-- Given information --
•••••

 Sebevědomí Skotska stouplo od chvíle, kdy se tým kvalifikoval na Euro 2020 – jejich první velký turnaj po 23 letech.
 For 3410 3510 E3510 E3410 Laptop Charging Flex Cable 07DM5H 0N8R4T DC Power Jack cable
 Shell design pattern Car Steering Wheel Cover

•••••

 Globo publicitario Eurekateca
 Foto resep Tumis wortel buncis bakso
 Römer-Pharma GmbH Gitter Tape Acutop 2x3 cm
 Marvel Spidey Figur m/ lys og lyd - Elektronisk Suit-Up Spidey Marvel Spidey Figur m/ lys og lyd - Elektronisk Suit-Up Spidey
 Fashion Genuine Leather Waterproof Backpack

•••••

-- The task --
Please quote the rows from the one containing "Globo publicitario Eurekateca" through the one containing "Fashion Genuine Leather Waterproof Backpack", keeping every character unchanged.

-- Exercise result --
 Globo publicitario Eurekateca
 Foto resep Tumis wortel buncis bakso
 Römer-Pharma GmbH Gitter Tape Acutop 2x3 cm
 Marvel Spidey Figur m/ lys og lyd - Elektronisk Suit-Up Spidey Marvel Spidey Figur m/ lys og lyd - Elektronisk Suit-Up Spidey
 Fashion Genuine Leather Waterproof Backpack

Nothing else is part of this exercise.